** start Data to use **
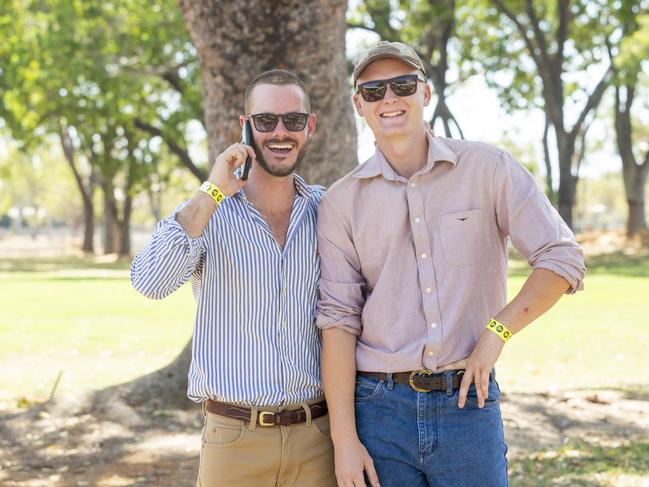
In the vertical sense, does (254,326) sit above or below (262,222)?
** end Data to use **
** start Data to use **
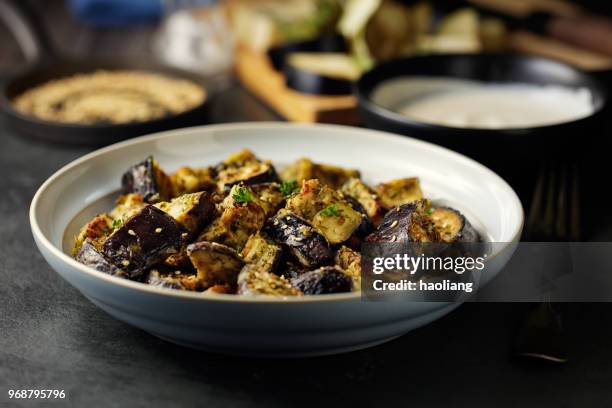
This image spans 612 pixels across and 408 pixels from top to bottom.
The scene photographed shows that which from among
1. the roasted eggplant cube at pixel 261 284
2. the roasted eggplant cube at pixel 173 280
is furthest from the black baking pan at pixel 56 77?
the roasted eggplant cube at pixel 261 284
** end Data to use **
Goal
Report how many lines of the material above contain the word "from". Give only the number.

Completed task
3